=== WORKING DATA ===
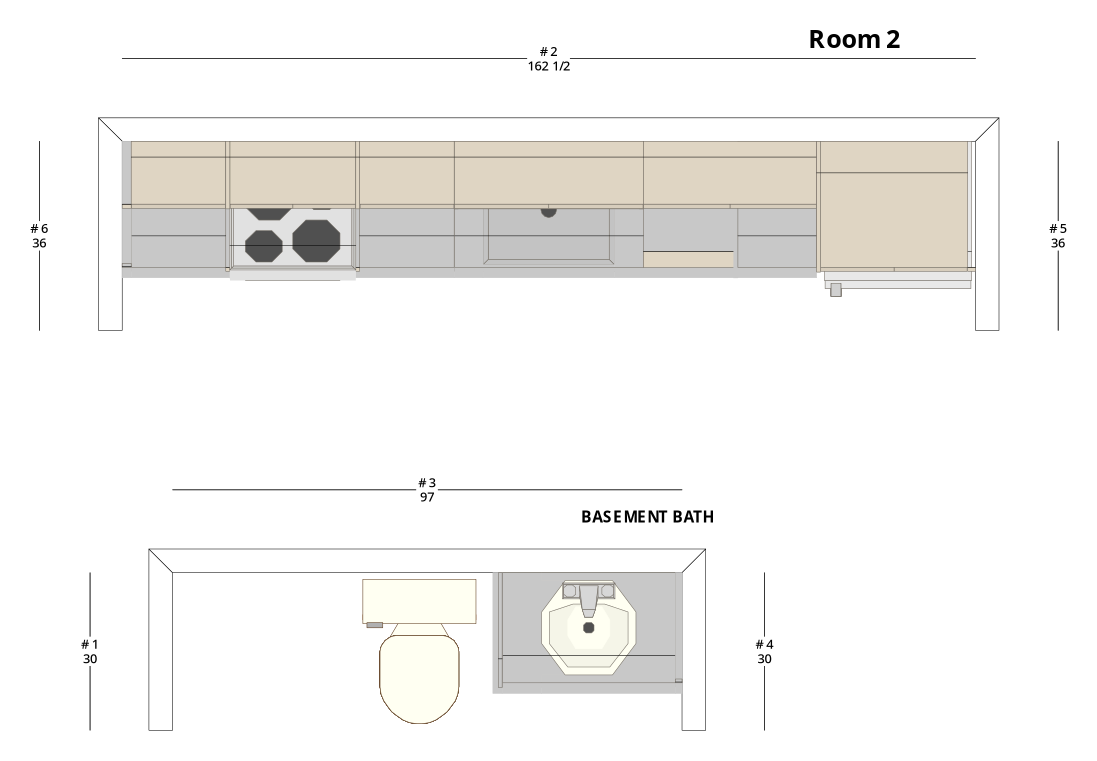 Medium Modern Minimalist One-Wall Kitchen Cabinet Layout - PDF Drawing Set | 1092-KI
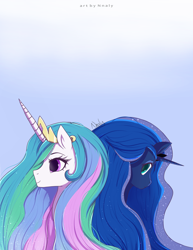 Size: 1280x1661 | Tagged: safe, artist:nnaly, derpibooru import, princess celestia, princess luna, alicorn, pony, g4, blue background, bust, ethereal mane, female, mare, portrait, royal sisters, siblings, simple background, sisters, starry mane, younger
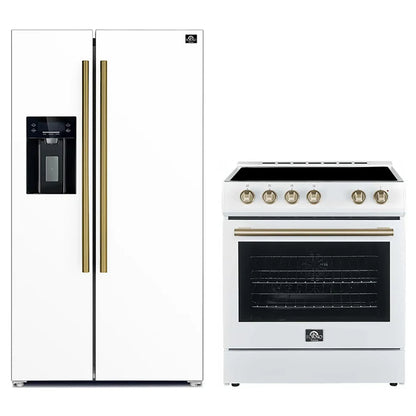 FORNO 2-Piece White Kitchen Bundle - 30" Electric Range and 36" Bottom Freezer Refrigerator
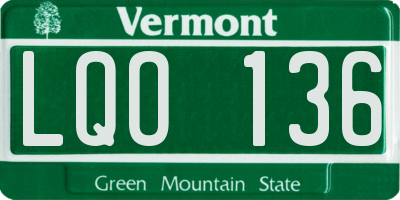 VT license plate LQO136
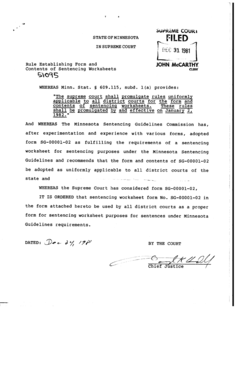 Minnesota Sentencing Worksheet Form SG-00001-02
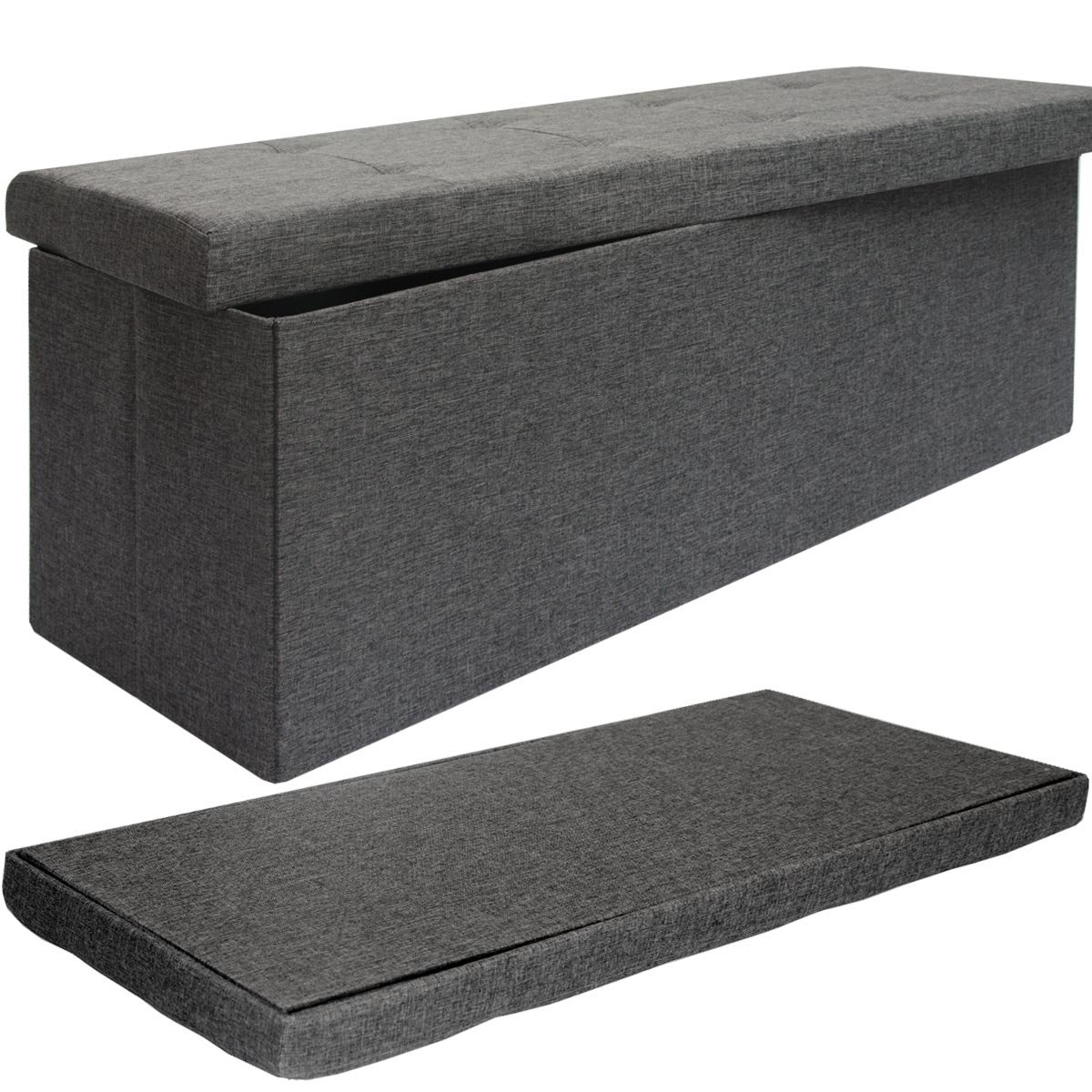 DuneDesign Otomana XXL Banca Plegable 110x38x38cm Incl 2 Paredes divisorias 120L pie de Cama Rectangular sofá Forrado con Tela 3 plazas Gris Oscuro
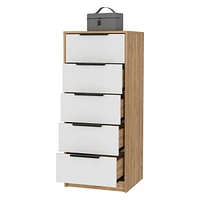Kaia 5 Drawer Dresser, Vertical Dresser - White Pine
===
◆ ABOUT THIS TASK: Reproduce all seven entries above word for word, one per line. Leave out the pictures.

◆ FINISHED EXERCISE:
 Medium Modern Minimalist One-Wall Kitchen Cabinet Layout - PDF Drawing Set | 1092-KI
 Size: 1280x1661 | Tagged: safe, artist:nnaly, derpibooru import, princess celestia, princess luna, alicorn, pony, g4, blue background, bust, ethereal mane, female, mare, portrait, royal sisters, siblings, simple background, sisters, starry mane, younger
 FORNO 2-Piece White Kitchen Bundle - 30" Electric Range and 36" Bottom Freezer Refrigerator
 VT license plate LQO136
 Minnesota Sentencing Worksheet Form SG-00001-02
 DuneDesign Otomana XXL Banca Plegable 110x38x38cm Incl 2 Paredes divisorias 120L pie de Cama Rectangular sofá Forrado con Tela 3 plazas Gris Oscuro
Kaia 5 Drawer Dresser, Vertical Dresser - White Pine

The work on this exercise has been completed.